Tampil tanpa sejumlah pemain kunci seperti Reno Effendi, Agung Wijaksono, hingga Gibran Tito Kurniawan, PSP Padang tetap mengambil inisiatif serangan sejak peluit pertama. Melalui kreasi Sultan Ainul Yakin dan Rafli Ar Rasyid di sisi sayap, PSP mencoba mengurung pertahanan lawan.
Namun, PS Rambatan yang bermain dengan pertahanan gerendel ( deep compact defense) membuat PSP frustrasi. Kiper PS Rambatan, Dedi Kurniawan, tampil gemilang dengan berkali-kali mematahkan tendangan jarak jauh dari Feruzen Maulana dan M. Iqbal.
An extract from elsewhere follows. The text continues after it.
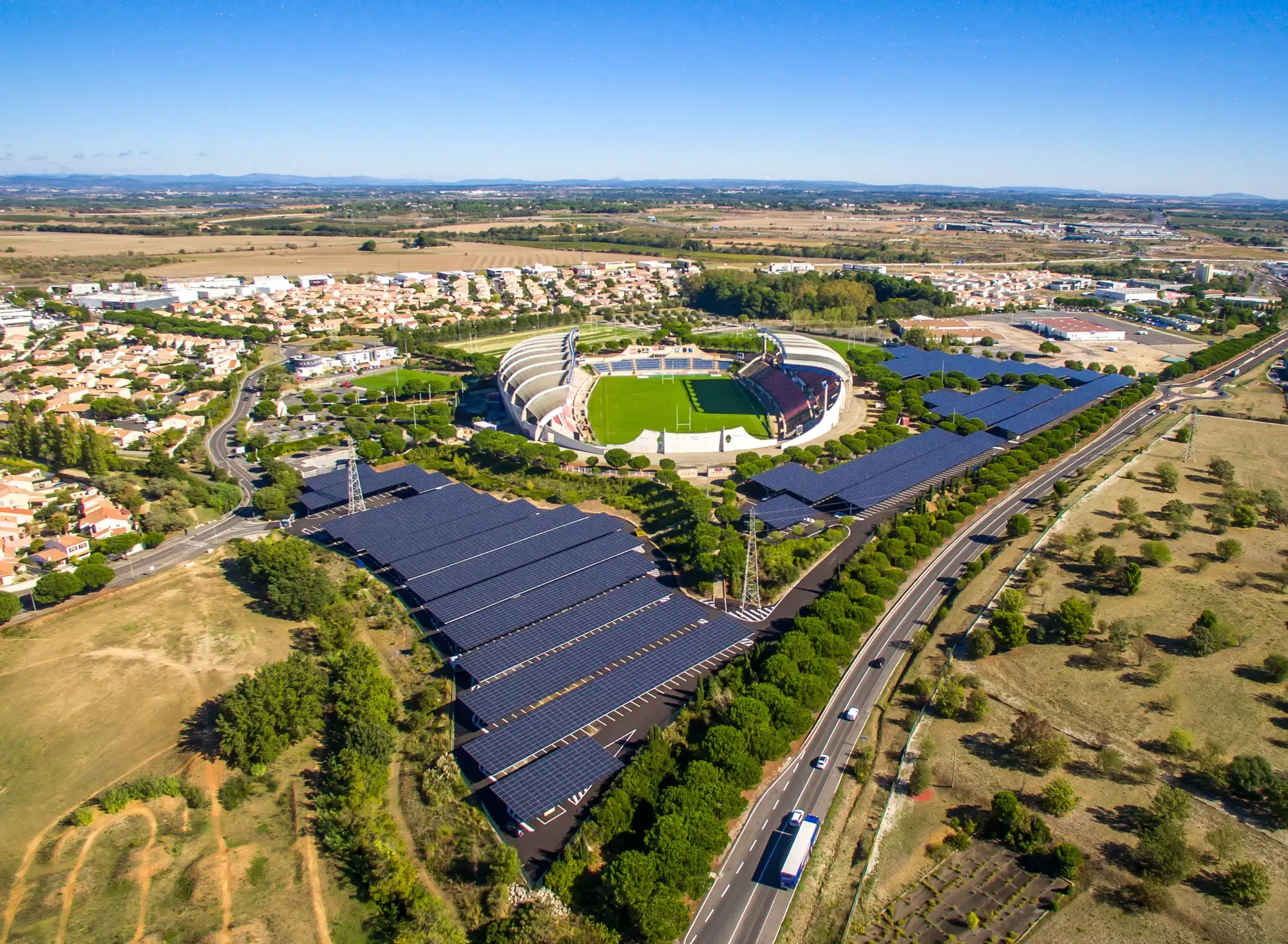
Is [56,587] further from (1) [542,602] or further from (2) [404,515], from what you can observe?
(1) [542,602]

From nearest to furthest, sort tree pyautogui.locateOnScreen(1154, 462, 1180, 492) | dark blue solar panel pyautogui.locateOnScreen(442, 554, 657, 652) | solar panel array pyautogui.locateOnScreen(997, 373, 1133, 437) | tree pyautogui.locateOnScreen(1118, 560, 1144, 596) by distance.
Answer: dark blue solar panel pyautogui.locateOnScreen(442, 554, 657, 652) → tree pyautogui.locateOnScreen(1118, 560, 1144, 596) → tree pyautogui.locateOnScreen(1154, 462, 1180, 492) → solar panel array pyautogui.locateOnScreen(997, 373, 1133, 437)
Kebuntuan akhirnya pecah di masa injury time babak pertama. Memanfaatkan kemelut bola liar di mulut gawang, Syarif Hidayatullah berhasil menceploskan bola dan membawa PSP unggul 1-0 hingga turun minum.
Memasuki babak kedua, jalannya pertandingan kian dramatis. PSP Padang yang terus mendikte laga justru kecolongan. Kesalahan di lini belakang memaksa wasit Hardika Wijaya menunjuk titik putih untuk PS Rambatan. Muhammad Ferdian Yusril yang maju sebagai algojo sukses menipu kiper Meuthio Pauriza di menit ke-62, skor berubah 1-1.
Hanya berselang dua menit, PSP memiliki peluang emas untuk kembali unggul lewat titik penalti. Sayangnya, tendangan Carel Syadef mampu ditepis dengan heroik oleh Dedi Kurniawan, membuat pendukung PSP sempat tegang.
Mental juara akhirnya berbicara. Setelah serangan bertubi-tubi yang sempat membentur tiang dan mistar gawang, PSP akhirnya mencetak gol kemenangan di menit-menit krusial. Gosner Papua Paskhalino muncul sebagai pahlawan setelah tembakannya merobek jala PS Rambatan, memastikan skor 2-1 bertahan hingga laga usai.
Kemenangan ini semakin memperkokoh posisi PSP Padang sebagai penguasa klasemen sementara.
Dengan catatan 8 kemenangan beruntun, PSP Padang kini menjadi kandidat terkuat untuk melaju ke fase berikutnya. Sementara bagi PS Rambatan, kekalahan ini semakin membenamkan mereka di dasar klasemen tanpa satu poin pun.